Toward improved uncertainty quantification in predictions of forest dynamics: A dynamical model of forest change

Models of forest dynamics are an important tool to understand and predict forest responses to global change. Despite recent model development, predictions of forest dynamics under global change remain highly variable reflecting uncertainty in future conditions, forest demographic processes, and the data used to parameterize and validate models. Quantifying this uncertainty and accounting for it when making adaptive management decisions is critical to our ability to conserve forest ecosystems in the face of rapidly changing conditions. Dynamical spatiotemporal models (DSTMs) are a particularly powerful tool in this setting given they quantify and partition uncertainty in demographic models and noisy forest observations, propagate uncertainty to predictions of forest dynamics, and support refinement of predictions based on new data and improved ecological understanding.
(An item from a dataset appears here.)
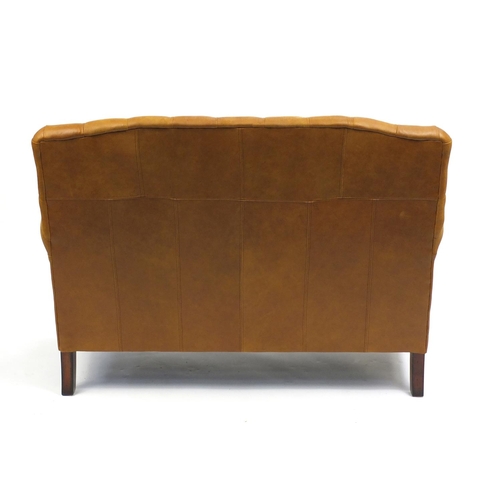 1316 - Two seater settee with tan button back upholstery, 94cm H x 130cm W x 85cm D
A major challenge to the application of DSTMs in applied forest ecology has been the lack of a scalable, theoretical model of forest dynamics that generates predictions at the stand level—the scale at which management decisions are made. We address this challenge by integrating a matrix projection model motivated by the well-known McKendrick-von Foerster partial differential equation for size-structured population dynamics within a Bayesian hierarchical DSTM informed by continuous forest inventory data. The model provides probabilistic predictions of species-specific demographic rates and changes in the size-species distribution over time. The model is applied to predict long-term dynamics (60+ years) within the Penobscot Experimental Forest in Maine, USA, quantifying and partitioning uncertainty in inventory observations, process-based predictions, and model parameters for nine Acadian Forest species. We find that uncertainty in inventory observations drives variability in predictions for most species and limits the inclusion of ecological detail within the DSTM. We conclude with a discussion of how DSTMs can be used to reduce uncertainty in predictions of forest dynamics under global change through informed model refinement and the assimilation of multiple forest data sources.